▸ Problem description: Quote all of the data below exactly, please.

***** Source records *****

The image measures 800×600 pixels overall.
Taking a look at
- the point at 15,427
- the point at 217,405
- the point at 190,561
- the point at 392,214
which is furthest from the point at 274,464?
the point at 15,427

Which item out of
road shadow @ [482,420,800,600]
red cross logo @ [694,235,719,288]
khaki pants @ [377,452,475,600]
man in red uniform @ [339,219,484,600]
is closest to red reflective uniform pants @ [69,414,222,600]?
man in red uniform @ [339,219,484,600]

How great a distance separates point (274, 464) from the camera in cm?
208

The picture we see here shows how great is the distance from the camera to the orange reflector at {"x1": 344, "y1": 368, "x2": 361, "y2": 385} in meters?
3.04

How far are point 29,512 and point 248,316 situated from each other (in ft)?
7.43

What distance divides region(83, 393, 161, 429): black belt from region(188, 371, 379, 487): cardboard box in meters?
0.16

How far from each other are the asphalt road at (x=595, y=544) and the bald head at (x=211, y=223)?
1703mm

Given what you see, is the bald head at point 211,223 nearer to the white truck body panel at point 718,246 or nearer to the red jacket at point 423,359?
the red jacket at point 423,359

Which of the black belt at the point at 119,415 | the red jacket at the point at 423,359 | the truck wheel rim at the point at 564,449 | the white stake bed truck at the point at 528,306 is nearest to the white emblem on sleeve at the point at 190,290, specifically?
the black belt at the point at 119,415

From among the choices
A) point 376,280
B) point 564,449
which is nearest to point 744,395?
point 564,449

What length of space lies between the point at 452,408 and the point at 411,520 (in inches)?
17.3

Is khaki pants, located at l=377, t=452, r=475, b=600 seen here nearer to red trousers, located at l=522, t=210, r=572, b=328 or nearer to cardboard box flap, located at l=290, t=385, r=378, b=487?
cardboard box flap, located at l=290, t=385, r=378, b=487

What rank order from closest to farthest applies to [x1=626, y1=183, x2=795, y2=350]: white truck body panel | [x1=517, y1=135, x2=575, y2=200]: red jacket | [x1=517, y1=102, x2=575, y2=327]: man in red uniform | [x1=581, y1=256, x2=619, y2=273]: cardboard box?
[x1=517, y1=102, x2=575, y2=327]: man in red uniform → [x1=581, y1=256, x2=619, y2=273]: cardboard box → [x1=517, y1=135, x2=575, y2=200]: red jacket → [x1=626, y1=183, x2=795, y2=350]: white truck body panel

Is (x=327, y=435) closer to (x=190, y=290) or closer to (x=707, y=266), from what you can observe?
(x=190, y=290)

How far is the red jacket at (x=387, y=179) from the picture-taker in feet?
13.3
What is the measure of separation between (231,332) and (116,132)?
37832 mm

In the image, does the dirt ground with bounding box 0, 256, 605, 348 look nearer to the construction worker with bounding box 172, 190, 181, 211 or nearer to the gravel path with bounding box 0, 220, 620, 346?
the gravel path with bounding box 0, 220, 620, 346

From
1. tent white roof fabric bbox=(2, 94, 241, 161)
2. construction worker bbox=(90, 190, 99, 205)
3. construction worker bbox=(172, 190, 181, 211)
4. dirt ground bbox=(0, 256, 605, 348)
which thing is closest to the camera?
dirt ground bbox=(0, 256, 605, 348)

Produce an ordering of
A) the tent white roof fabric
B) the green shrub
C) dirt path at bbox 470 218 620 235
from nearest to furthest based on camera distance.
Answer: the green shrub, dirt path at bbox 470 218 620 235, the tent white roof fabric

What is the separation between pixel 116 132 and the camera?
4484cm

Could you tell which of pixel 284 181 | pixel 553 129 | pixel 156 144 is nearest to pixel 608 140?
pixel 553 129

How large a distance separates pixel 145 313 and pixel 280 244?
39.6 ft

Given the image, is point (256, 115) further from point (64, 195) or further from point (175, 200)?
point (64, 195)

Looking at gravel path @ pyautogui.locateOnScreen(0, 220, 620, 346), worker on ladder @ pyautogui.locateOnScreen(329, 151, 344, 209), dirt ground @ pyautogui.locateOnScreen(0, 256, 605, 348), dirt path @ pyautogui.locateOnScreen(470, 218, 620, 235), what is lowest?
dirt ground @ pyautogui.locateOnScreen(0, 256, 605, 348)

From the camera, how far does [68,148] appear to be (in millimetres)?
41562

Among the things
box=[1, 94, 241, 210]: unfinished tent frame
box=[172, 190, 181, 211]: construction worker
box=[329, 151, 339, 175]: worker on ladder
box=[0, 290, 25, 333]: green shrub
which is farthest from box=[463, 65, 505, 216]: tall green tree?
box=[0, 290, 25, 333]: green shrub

*****

▸ Answer to the problem:
The image measures 800×600 pixels overall.
Taking a look at
- the point at 15,427
- the point at 217,405
- the point at 190,561
- the point at 392,214
which is furthest from the point at 274,464?
the point at 15,427

Which item out of
road shadow @ [482,420,800,600]
red cross logo @ [694,235,719,288]
khaki pants @ [377,452,475,600]
man in red uniform @ [339,219,484,600]
is closest to red reflective uniform pants @ [69,414,222,600]?
man in red uniform @ [339,219,484,600]

How great a distance separates point (274, 464) from the camera in cm?
208

The picture we see here shows how great is the distance from the camera to the orange reflector at {"x1": 344, "y1": 368, "x2": 361, "y2": 385} in meters?
3.04

How far are point 29,512 and point 248,316 situated from each other (in ft)?
7.43

What distance divides region(83, 393, 161, 429): black belt from region(188, 371, 379, 487): cardboard box in meters?
0.16

How far from each other are the asphalt road at (x=595, y=544) and the bald head at (x=211, y=223)?
1703mm

Given what you see, is the bald head at point 211,223 nearer to the white truck body panel at point 718,246 or nearer to the red jacket at point 423,359?
the red jacket at point 423,359

Which of the black belt at the point at 119,415 | the red jacket at the point at 423,359 | the truck wheel rim at the point at 564,449 | the white stake bed truck at the point at 528,306 is nearest to the white emblem on sleeve at the point at 190,290, specifically?
the black belt at the point at 119,415

From among the choices
A) point 376,280
B) point 564,449
which is nearest to point 744,395?
point 564,449

What length of space lies between the point at 452,408 and the point at 411,520 (in inches)?
17.3

Is khaki pants, located at l=377, t=452, r=475, b=600 seen here nearer to red trousers, located at l=522, t=210, r=572, b=328 or nearer to cardboard box flap, located at l=290, t=385, r=378, b=487?
cardboard box flap, located at l=290, t=385, r=378, b=487

What rank order from closest to farthest applies to [x1=626, y1=183, x2=795, y2=350]: white truck body panel | [x1=517, y1=135, x2=575, y2=200]: red jacket | [x1=517, y1=102, x2=575, y2=327]: man in red uniform | [x1=581, y1=256, x2=619, y2=273]: cardboard box?
[x1=517, y1=102, x2=575, y2=327]: man in red uniform → [x1=581, y1=256, x2=619, y2=273]: cardboard box → [x1=517, y1=135, x2=575, y2=200]: red jacket → [x1=626, y1=183, x2=795, y2=350]: white truck body panel

Is (x=327, y=435) closer to (x=190, y=290) or closer to (x=707, y=266), from what you can observe?
(x=190, y=290)

How far is the red jacket at (x=387, y=179) from the picture-taker in feet?
13.3
What is the measure of separation between (231,332) and (116,132)?
37832 mm

In the image, does the dirt ground with bounding box 0, 256, 605, 348 look nearer to the construction worker with bounding box 172, 190, 181, 211 or nearer to the gravel path with bounding box 0, 220, 620, 346?
the gravel path with bounding box 0, 220, 620, 346

From
1. tent white roof fabric bbox=(2, 94, 241, 161)
2. construction worker bbox=(90, 190, 99, 205)
3. construction worker bbox=(172, 190, 181, 211)
4. dirt ground bbox=(0, 256, 605, 348)
which thing is closest to the camera?
dirt ground bbox=(0, 256, 605, 348)

Produce an ordering of
A) the tent white roof fabric
B) the green shrub
C) dirt path at bbox 470 218 620 235
from nearest to furthest based on camera distance.
Answer: the green shrub, dirt path at bbox 470 218 620 235, the tent white roof fabric

What is the separation between pixel 116 132 and the camera?
4484cm

Could you tell which of pixel 284 181 | pixel 553 129 | pixel 156 144 is nearest to pixel 608 140?
pixel 553 129

How large a distance separates pixel 145 313 and pixel 280 244?
39.6 ft

Given the image, is point (256, 115) further from point (64, 195) or further from point (175, 200)?
point (64, 195)

Looking at gravel path @ pyautogui.locateOnScreen(0, 220, 620, 346), worker on ladder @ pyautogui.locateOnScreen(329, 151, 344, 209), dirt ground @ pyautogui.locateOnScreen(0, 256, 605, 348), dirt path @ pyautogui.locateOnScreen(470, 218, 620, 235), what is lowest?
dirt ground @ pyautogui.locateOnScreen(0, 256, 605, 348)

From the camera, how far does [68,148] appear to be (in millimetres)?
41562

Among the things
box=[1, 94, 241, 210]: unfinished tent frame
box=[172, 190, 181, 211]: construction worker
box=[329, 151, 339, 175]: worker on ladder
box=[0, 290, 25, 333]: green shrub
which is farthest from box=[463, 65, 505, 216]: tall green tree?
box=[0, 290, 25, 333]: green shrub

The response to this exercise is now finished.